Akademik Veri Yönetim Sistemi
Aquaculture Research, cilt.2025, sa.1, 2025 (SCI-Expanded)
Aquatic organisms experience oxidative stress due to environmental stressors that promote oxygen exchange, such as eutrophication, algal photosynthetic activity, or changes in water temperature. This study aimed to clarify the effects of oxidative stress on the liver of juvenile rainbow trout (Oncorhynchus mykiss) exposed to hypoxia and hyperoxia by examining the physiological roles of hydrogen peroxide, glutathione (GSH) redox status, malondialdehyde (MDA) concentration, antioxidant enzyme activity, and antioxidant gene expressions. Dissolved oxygen levels were maintained at 4.0 ± 0.5 mg/L for hypoxia, 7.5 ± 0.5 mg/L for normoxia, and 12 ± 1.2 mg/L for hyperoxia. Liver samples were collected from each experimental group following exposure (6, 12, 24, 48, and 72 h) and chronic exposure (28 days). Under both hypoxia and hyperoxia conditions, reduced GSH levels and the oxidative stress index (OSI) decreased compared to normoxia (control group), whereas oxidized glutathione (GSSG) levels, the GSH/GSSG ratio, and MDA concentrations increased. Hydrogen peroxide levels were unstable.

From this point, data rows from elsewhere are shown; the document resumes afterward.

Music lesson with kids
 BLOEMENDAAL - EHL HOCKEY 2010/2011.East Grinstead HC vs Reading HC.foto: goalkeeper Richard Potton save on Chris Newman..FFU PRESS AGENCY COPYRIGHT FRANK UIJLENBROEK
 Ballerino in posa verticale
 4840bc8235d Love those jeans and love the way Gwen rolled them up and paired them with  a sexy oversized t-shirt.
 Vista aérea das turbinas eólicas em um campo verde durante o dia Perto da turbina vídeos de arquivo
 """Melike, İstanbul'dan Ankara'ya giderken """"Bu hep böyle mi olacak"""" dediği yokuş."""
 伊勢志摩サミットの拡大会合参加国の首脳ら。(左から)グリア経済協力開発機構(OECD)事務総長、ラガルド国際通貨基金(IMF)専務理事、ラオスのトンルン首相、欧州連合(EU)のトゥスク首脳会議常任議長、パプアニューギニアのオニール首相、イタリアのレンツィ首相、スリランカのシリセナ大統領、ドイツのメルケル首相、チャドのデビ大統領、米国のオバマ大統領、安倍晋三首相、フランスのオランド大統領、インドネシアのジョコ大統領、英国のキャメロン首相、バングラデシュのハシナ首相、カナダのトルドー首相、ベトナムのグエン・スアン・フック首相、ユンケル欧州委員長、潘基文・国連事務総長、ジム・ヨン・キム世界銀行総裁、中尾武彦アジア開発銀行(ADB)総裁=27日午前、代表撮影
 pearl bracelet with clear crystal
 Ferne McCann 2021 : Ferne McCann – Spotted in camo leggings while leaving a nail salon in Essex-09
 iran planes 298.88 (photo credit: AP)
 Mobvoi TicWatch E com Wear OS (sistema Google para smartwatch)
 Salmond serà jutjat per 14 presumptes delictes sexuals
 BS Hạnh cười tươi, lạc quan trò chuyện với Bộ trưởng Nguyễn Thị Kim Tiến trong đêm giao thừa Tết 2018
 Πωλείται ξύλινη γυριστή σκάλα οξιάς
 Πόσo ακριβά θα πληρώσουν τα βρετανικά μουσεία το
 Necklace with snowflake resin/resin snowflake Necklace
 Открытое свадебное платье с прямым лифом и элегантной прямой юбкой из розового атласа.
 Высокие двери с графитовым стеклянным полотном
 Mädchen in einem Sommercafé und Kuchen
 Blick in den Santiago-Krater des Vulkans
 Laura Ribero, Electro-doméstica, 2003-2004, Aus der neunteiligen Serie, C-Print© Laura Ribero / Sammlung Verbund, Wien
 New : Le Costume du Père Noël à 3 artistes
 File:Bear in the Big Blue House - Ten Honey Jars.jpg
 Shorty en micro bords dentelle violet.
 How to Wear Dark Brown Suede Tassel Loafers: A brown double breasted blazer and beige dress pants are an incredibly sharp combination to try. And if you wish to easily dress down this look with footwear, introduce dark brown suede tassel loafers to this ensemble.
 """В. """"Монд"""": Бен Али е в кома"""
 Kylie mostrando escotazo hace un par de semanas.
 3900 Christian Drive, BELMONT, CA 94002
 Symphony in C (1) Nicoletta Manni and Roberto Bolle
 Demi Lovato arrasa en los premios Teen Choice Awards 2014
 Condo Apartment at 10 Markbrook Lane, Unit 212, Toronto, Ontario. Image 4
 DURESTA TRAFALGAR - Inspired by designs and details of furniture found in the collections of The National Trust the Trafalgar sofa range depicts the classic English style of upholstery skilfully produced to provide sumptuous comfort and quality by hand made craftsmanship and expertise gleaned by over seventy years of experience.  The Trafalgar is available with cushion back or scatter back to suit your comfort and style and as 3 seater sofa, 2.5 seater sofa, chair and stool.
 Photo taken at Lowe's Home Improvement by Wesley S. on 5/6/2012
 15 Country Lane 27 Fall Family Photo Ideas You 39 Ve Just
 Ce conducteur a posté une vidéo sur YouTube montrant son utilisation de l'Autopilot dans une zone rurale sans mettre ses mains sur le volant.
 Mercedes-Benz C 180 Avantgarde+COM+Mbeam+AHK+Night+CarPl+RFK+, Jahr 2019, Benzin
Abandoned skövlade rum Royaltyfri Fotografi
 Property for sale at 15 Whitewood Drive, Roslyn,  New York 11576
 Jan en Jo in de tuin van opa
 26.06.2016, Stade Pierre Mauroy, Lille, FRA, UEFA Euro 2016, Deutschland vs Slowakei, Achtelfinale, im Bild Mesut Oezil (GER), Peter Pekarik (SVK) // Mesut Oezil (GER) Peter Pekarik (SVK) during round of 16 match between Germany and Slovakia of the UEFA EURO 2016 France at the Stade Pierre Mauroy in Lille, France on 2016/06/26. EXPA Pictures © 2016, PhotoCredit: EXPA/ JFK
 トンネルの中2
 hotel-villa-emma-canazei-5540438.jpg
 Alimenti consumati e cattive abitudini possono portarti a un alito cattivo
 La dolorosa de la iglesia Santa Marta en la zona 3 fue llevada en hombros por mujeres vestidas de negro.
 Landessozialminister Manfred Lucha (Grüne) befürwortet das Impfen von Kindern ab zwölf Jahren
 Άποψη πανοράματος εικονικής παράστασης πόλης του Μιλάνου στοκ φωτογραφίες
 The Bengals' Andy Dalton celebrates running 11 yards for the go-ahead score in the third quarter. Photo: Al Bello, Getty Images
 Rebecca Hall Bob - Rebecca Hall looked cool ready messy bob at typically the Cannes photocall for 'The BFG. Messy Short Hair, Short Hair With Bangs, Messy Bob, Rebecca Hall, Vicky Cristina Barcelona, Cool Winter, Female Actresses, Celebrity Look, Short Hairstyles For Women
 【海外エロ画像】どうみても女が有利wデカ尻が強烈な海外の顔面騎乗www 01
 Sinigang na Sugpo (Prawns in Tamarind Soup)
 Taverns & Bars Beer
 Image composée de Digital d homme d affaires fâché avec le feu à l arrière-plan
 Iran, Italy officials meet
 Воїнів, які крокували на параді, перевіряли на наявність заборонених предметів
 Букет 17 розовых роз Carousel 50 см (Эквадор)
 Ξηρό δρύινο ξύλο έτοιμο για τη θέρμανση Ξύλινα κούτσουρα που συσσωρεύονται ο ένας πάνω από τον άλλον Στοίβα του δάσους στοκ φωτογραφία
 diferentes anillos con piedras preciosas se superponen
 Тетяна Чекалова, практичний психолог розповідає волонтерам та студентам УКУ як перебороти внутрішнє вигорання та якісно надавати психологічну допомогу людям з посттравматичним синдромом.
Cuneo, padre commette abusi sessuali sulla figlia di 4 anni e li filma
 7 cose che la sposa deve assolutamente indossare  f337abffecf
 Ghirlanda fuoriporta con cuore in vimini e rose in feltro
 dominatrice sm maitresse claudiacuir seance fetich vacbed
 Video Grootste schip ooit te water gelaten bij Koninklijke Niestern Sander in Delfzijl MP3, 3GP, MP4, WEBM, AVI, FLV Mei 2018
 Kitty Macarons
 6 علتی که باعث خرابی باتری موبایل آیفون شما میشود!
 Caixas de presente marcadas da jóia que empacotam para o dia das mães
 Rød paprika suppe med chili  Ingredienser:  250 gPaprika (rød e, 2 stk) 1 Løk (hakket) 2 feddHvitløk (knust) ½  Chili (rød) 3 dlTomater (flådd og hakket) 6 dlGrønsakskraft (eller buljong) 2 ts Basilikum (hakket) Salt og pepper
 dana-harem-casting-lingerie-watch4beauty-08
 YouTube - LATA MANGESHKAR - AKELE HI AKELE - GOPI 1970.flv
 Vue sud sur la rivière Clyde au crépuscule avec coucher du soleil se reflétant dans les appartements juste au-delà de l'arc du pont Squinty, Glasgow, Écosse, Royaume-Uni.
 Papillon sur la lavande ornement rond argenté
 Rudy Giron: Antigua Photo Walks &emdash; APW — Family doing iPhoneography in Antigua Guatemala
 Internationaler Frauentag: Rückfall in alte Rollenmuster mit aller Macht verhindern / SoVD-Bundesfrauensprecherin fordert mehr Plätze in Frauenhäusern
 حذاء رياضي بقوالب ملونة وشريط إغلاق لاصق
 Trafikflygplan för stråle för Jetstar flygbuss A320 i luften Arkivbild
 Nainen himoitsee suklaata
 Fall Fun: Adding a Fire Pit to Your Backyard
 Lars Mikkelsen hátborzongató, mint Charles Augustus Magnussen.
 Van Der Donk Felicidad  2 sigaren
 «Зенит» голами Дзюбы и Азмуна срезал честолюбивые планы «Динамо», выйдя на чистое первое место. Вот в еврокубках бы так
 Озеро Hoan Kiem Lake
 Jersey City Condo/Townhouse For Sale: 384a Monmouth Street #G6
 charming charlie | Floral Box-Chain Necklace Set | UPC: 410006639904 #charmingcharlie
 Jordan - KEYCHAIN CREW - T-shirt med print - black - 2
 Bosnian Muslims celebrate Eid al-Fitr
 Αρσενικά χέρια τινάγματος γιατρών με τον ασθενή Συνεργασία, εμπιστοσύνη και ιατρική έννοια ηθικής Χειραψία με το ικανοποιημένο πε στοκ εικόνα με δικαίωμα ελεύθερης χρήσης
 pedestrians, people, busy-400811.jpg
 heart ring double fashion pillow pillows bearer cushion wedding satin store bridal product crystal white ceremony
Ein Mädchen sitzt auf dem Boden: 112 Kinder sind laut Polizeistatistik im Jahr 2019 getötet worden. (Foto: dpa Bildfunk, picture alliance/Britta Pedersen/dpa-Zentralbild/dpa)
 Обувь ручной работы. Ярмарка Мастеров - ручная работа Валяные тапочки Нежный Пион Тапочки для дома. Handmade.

Superoxide dismutase (SOD) activity remained consistently lower than that of the control group. Catalase (CAT) activity decreased with chronic exposure to hyperoxia. Glutathione peroxidase (GPx) activity fluctuated with varying oxygen treatments. Glutathione-S-transferase (GST) activity increased after 12 h of hypoxia exposure but decreased with acute hyperoxia; however, chronic hyperoxia exposure eventually increased GST activity. Glutathione reductase (GR) activity is generally reduced under hypoxia. The expressions of SOD and CAT increased at 24 h but decreased at other times. GPx expression increased under chronic hypoxia but decreased under hyperoxia, while GST expression decreased with chronic treatments. Hypoxia and hyperoxia influence the antioxidant defense system in the fish liver through different pathways. While a coordinated relationship between gene expression and enzyme activities is observed under acute exposures, this coordination diminishes during chronic exposures, leading to the depletion of defense mechanisms. This suggests that the capacity of aquatic organisms to adapt to oxidative stress is limited and that post-transcriptional mechanisms play a significant role in regulating antioxidant responses.